Gatou: Nobody expected it to be this sort of hot springs episode I bet. And why do I find it so charming!? (laughs).
Takemoto: The steam will be removed in the Blu-ray version (laughs).
Gatou: Even if you removed the steam, all you could actually see is a boy’s behind. There’s a bit of female sex appeal too, though.
Takemoto: Personally, I also quite like episodes 10 and 11.
Gatou: You mean the scene where Houtarou’s heart gets broken.
Takemoto: It’s the first time Houtarou is outclassed.
Gatou: From my perspective, I have to question if that really was him being outclassed though. He was effortlessly used, but isn’t that fine? The movie got completed after all (laughs). Granted, he disregarded Hongou’s feelings altogether, but there’s no problem with that since they’re complete strangers (laughs).
Takemoto: We never get to know about Hongou’s sentiments until the end, true (laughs). Houtarou sees himself as gray and I believe there’s a part of him that always thinks he’s lacking something, that he wants to find that which he is lacking. In the End Credits of The Fool arc, he has the faint hope that he might be able to find and obtain that something, but he is totally and utterly betrayed. That was one of the things I wanted to illustrate.
Gatou: He was unexpectedly outwitted.
Takemoto: Exactly. We portrayed his anger and emptiness in episodes 10 and 11, which left a big impression on me.
Gatou: It’s not something that is bestowed on him by another person but something he seizes, or rather substantiates by himself, isn’t it? Maybe it’s a bit like how it should be yourself who decides for you and not someone else (laughs).
Takemoto: But it’s pretty harsh to expect that from a high schooler.
Gatou: Yeah, it’s harsh. You’re absolutely right.
─ The interpretation varies from person to person, doesn’t it?
Gatou: That’s what’s so great about this work. It’s fine to have people who think “Ice cream (I scream)? So what!?” and also those who get the chills when they hear it. I believe it’s a show where the interpretation, including that of the characters’ emotions, varies depending on the person so there’s no problem if there are several opinions.
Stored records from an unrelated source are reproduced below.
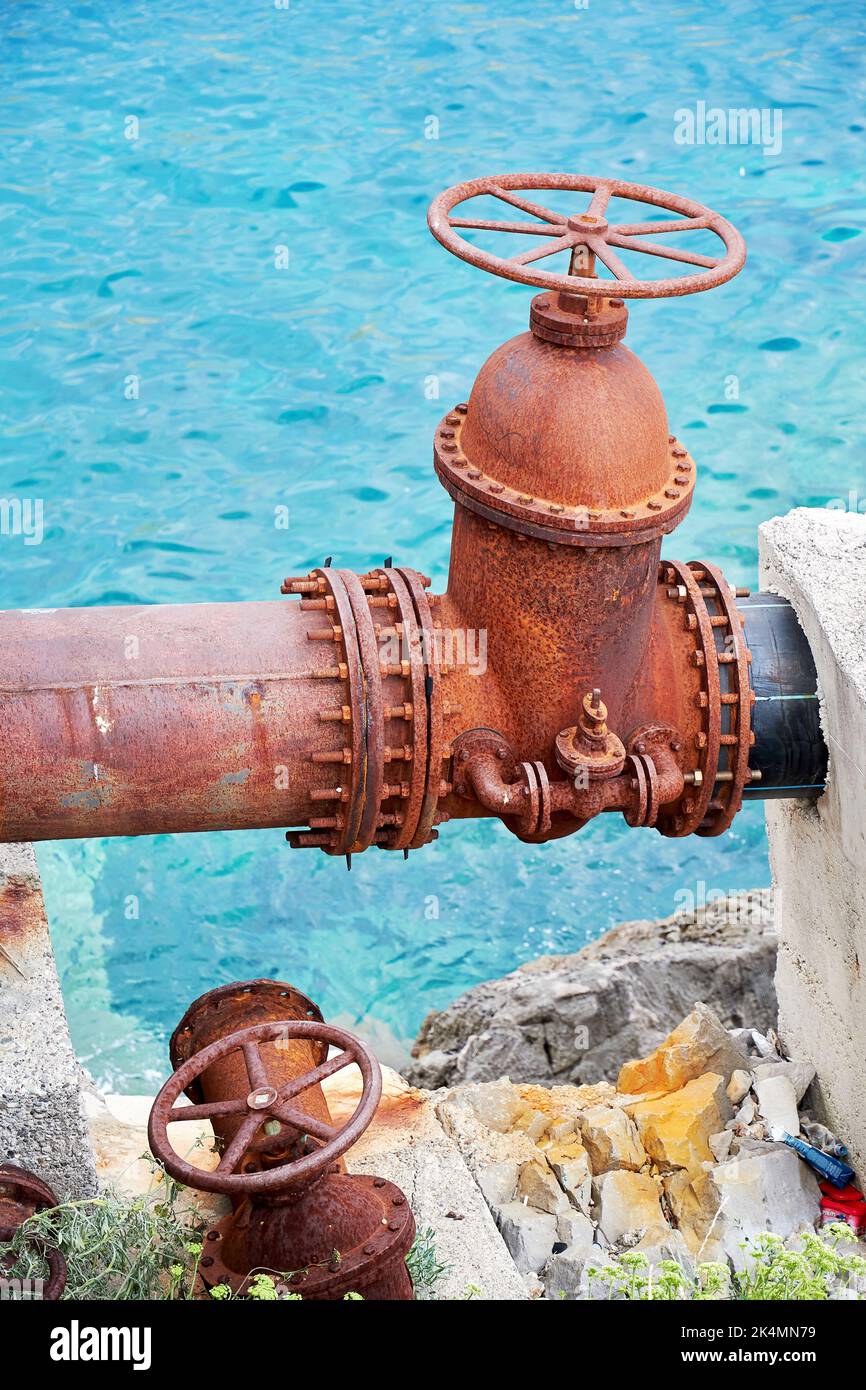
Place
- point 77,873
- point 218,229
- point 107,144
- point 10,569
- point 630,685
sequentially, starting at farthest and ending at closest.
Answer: point 107,144
point 218,229
point 10,569
point 77,873
point 630,685

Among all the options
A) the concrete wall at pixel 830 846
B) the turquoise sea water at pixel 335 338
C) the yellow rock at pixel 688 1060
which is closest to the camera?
the concrete wall at pixel 830 846

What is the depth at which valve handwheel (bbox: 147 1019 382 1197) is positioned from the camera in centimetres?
333

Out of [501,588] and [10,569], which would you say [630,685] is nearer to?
[501,588]

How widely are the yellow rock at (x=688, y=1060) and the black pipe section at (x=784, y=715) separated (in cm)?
111

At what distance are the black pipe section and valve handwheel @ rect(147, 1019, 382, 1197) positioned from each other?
1441 mm

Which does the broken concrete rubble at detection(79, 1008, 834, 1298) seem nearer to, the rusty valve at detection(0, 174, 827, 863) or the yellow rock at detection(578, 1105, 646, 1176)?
the yellow rock at detection(578, 1105, 646, 1176)

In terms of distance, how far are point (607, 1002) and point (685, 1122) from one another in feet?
3.54

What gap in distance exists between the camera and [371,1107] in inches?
135

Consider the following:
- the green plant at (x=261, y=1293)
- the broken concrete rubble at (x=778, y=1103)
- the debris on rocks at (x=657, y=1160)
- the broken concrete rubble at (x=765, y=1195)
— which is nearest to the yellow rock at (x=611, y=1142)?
the debris on rocks at (x=657, y=1160)

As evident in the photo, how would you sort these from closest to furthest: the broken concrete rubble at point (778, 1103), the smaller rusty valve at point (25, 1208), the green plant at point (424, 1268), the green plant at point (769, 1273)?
the green plant at point (769, 1273) < the smaller rusty valve at point (25, 1208) < the green plant at point (424, 1268) < the broken concrete rubble at point (778, 1103)

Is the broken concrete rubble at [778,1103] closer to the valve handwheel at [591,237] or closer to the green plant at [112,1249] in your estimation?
the green plant at [112,1249]

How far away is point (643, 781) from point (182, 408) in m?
7.09

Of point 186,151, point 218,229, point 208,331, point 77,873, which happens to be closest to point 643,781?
point 77,873

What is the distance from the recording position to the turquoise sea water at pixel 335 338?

That’s why I had to wonder if it was okay for me to say something cynical.
Takemoto: I think there are a lot of people like that (laughs).
Gatou: There really are!
Takemoto: I was surprised at how many there are.
Gatou: One of Eru’s lines (episode 9, before she passes out) is “It’s like a kaleidoscope” – wouldn’t you say the show itself is also like one? I said something really profound just now.
Takemoto: You sure? (laughs)
Gatou: What, you’re so mean~ (laughs). Please use this for a headline or something. Ah, but it’s also fine if you don’t.